The last impression: Why Indian companies stumble at the employee exit

On a warm Friday afternoon in Bengaluru, an engineer walked out of the glass doors of his office for the last time. There were no balloons, no handshakes, no “we’ll miss you” cake. Just an HR email with an exit checklist, a system-disabled notification on his laptop, and a quiet ride home. He had spent six years building the company’s core products. But his goodbye was little more than a logout.

This scene repeats itself across corporate India daily. Companies invest significant energy in onboarding, employee engagement and performance recognition. Yet when it comes to offboarding, the experience is reduced to a series of formalities. The last day at work—a deeply personal, emotionally significant moment—becomes transactional, silent, and at times, cold.

This isn’t merely an HR oversight. It’s a missed opportunity that sends the wrong message to those still inside the organisation: you matter only whilst you’re here.

ENTRIES –

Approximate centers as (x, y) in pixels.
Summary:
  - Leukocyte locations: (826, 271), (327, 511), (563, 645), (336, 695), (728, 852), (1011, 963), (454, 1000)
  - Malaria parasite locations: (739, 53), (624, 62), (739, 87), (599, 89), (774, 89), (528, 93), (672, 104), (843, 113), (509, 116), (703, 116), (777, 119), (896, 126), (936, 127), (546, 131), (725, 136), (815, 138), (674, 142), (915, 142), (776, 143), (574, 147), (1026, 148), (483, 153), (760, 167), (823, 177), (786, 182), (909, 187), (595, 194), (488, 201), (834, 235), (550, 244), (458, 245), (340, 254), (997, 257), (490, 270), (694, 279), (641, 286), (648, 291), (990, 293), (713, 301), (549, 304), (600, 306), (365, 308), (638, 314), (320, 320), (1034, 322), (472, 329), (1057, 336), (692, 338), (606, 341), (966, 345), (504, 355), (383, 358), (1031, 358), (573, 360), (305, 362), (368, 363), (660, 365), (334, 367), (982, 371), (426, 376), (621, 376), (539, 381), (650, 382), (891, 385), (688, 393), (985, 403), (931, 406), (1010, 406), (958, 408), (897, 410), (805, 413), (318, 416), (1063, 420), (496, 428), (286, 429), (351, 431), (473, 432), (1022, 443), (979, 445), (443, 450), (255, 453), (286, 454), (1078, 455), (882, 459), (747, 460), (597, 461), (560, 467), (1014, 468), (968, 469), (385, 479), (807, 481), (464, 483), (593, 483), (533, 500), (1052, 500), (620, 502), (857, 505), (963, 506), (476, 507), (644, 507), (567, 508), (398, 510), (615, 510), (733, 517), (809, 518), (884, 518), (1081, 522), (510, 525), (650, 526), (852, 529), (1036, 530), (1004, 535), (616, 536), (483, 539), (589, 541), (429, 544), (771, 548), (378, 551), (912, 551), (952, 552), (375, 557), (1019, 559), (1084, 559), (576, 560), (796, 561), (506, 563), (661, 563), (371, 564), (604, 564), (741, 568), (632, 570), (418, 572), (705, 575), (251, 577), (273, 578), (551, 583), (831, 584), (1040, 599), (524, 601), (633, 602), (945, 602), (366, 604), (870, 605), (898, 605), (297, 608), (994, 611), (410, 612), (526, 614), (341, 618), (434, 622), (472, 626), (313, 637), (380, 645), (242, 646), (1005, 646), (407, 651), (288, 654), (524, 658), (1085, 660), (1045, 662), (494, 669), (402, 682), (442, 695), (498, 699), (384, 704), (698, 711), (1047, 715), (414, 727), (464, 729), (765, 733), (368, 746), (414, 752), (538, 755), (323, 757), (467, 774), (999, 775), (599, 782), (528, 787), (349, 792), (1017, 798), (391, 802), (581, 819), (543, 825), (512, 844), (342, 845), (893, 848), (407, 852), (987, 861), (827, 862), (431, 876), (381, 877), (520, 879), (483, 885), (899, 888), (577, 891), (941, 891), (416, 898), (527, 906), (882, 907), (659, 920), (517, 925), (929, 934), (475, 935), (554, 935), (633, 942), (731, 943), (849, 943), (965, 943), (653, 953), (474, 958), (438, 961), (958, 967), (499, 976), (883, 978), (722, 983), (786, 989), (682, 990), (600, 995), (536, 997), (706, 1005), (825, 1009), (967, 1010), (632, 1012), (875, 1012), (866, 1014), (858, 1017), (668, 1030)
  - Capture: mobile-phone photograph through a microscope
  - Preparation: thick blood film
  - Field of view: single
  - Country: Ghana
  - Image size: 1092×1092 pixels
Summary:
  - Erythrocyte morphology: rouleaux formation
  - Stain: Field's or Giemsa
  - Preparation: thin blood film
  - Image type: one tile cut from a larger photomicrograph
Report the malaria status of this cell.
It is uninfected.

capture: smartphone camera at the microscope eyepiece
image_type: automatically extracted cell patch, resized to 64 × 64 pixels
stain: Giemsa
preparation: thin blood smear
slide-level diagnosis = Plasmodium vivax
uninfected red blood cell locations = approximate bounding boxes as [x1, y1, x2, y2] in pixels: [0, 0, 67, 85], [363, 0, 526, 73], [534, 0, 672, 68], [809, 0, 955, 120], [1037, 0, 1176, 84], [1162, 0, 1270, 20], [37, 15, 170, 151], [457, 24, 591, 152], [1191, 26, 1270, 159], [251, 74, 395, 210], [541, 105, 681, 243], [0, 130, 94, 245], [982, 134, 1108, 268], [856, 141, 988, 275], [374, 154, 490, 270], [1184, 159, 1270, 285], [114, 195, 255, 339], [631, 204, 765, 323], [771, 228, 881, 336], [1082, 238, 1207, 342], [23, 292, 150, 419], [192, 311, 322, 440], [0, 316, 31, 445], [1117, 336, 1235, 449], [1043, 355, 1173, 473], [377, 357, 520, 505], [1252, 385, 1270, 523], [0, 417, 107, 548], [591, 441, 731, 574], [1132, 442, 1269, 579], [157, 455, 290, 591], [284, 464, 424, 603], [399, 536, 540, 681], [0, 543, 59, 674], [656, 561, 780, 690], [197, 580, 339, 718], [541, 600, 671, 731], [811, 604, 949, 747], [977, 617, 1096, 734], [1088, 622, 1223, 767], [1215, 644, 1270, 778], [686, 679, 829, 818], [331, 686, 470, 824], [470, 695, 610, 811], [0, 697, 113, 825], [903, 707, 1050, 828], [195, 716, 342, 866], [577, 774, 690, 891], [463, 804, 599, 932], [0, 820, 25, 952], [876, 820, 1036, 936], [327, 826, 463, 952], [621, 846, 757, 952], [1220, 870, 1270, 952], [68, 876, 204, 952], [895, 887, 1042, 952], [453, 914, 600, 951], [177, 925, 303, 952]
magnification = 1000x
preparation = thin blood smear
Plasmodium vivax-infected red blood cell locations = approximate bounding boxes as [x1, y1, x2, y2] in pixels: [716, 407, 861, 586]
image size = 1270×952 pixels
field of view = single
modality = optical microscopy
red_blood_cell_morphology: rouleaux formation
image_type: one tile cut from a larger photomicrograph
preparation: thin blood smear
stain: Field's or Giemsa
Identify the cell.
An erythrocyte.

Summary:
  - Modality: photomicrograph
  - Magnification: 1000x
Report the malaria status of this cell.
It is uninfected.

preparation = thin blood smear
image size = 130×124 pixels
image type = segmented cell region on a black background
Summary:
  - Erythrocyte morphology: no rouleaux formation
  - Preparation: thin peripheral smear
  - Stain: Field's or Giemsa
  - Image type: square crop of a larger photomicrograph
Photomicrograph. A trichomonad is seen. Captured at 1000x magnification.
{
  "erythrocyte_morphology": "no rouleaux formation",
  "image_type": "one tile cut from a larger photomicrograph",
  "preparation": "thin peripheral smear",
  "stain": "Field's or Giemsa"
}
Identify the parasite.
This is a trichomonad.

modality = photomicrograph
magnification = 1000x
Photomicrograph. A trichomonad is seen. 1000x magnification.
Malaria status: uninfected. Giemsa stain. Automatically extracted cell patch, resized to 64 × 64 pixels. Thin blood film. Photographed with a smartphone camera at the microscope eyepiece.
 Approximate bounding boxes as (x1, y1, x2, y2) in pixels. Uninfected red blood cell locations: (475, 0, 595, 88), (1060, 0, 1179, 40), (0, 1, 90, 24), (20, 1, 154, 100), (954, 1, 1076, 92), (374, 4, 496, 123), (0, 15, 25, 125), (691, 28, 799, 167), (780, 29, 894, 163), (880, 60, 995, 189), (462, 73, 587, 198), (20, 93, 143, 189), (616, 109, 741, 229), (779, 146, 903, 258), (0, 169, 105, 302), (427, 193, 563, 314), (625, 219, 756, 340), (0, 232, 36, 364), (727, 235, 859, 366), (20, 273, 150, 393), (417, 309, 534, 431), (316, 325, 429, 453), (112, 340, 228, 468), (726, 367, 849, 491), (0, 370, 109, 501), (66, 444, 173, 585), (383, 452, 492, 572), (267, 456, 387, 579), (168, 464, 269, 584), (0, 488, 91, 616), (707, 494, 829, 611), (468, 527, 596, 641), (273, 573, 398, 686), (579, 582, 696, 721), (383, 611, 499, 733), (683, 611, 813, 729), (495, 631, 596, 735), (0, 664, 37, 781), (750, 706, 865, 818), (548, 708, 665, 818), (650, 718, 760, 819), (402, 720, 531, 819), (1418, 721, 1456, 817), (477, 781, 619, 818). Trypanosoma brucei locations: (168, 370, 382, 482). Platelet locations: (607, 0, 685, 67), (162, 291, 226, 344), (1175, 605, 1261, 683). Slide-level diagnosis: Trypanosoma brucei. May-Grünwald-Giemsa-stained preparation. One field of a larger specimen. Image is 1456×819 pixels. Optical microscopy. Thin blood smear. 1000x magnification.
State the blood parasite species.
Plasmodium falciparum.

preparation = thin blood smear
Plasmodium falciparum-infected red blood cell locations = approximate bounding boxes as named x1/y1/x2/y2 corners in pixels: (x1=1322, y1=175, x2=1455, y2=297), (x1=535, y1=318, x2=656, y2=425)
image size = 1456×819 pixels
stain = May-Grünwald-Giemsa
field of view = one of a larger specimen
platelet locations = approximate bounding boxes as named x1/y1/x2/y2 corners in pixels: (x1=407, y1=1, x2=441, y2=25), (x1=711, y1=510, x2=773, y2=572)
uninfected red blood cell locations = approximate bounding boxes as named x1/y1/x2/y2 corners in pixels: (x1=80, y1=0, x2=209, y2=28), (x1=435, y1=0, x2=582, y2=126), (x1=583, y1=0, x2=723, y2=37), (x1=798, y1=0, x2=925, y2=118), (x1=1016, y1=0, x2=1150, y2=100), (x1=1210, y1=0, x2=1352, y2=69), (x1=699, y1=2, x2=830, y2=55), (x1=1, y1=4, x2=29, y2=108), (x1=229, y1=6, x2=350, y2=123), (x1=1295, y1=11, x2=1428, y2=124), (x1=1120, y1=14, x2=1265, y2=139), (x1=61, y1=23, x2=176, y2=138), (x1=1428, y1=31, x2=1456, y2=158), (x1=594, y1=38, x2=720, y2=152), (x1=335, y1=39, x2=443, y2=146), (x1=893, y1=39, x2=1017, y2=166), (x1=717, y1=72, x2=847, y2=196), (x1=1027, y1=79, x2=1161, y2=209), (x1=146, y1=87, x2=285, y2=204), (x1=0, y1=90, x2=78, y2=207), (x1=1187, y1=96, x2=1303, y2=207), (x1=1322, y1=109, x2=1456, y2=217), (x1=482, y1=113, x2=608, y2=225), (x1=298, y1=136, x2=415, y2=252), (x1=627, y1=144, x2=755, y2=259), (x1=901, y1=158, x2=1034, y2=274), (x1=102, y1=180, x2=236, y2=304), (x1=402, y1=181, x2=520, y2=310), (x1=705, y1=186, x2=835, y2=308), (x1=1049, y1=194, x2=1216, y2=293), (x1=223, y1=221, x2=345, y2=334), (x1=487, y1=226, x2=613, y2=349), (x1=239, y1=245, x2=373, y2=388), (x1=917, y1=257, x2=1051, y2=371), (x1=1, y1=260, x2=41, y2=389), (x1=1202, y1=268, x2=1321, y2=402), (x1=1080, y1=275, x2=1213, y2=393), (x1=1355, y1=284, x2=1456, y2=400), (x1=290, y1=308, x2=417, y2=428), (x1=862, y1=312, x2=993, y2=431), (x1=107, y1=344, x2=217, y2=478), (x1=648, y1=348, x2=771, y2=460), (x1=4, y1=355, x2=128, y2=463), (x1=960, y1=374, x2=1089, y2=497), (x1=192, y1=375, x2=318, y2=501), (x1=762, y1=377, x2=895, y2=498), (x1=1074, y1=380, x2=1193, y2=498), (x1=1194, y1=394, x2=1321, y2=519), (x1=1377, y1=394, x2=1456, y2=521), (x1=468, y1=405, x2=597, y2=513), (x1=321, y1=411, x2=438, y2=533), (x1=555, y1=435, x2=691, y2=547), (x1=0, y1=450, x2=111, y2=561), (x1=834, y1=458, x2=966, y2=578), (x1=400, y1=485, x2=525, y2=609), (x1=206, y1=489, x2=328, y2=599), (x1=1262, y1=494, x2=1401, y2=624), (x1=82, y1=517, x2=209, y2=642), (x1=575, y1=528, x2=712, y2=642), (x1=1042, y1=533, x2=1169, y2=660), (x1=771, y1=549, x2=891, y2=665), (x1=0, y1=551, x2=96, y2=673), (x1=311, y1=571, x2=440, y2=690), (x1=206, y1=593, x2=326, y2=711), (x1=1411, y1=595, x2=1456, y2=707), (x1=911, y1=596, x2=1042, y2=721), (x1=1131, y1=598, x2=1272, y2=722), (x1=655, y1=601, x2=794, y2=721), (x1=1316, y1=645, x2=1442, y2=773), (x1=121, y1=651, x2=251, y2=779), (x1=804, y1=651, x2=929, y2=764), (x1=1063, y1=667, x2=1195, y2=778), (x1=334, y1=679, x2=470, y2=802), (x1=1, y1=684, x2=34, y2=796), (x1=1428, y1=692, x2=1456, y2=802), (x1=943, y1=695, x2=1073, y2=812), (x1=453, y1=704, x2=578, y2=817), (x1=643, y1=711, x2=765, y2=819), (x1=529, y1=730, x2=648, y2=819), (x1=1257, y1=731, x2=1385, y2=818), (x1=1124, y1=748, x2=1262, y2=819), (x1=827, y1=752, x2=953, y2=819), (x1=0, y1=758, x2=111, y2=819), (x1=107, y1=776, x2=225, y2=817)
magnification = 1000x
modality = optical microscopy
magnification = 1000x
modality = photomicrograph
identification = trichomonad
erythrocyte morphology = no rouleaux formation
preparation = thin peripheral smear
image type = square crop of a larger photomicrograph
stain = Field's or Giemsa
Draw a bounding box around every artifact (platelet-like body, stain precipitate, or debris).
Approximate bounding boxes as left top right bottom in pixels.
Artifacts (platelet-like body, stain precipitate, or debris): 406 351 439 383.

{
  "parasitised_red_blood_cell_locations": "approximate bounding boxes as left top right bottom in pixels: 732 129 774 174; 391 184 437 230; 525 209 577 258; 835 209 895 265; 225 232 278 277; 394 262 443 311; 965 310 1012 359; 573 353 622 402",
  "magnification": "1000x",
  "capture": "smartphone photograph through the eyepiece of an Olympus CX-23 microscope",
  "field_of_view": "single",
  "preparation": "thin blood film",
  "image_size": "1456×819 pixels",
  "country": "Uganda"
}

DIRECTIVE – Print the entire article on employee exits at Indian companies, reproducing it word for word. The records play no part in this work.

PROBLEM SOLUTION –
The last impression: Why Indian companies stumble at the employee exit

On a warm Friday afternoon in Bengaluru, an engineer walked out of the glass doors of his office for the last time. There were no balloons, no handshakes, no “we’ll miss you” cake. Just an HR email with an exit checklist, a system-disabled notification on his laptop, and a quiet ride home. He had spent six years building the company’s core products. But his goodbye was little more than a logout.

This scene repeats itself across corporate India daily. Companies invest significant energy in onboarding, employee engagement and performance recognition. Yet when it comes to offboarding, the experience is reduced to a series of formalities. The last day at work—a deeply personal, emotionally significant moment—becomes transactional, silent, and at times, cold.

This isn’t merely an HR oversight. It’s a missed opportunity that sends the wrong message to those still inside the organisation: you matter only whilst you’re here.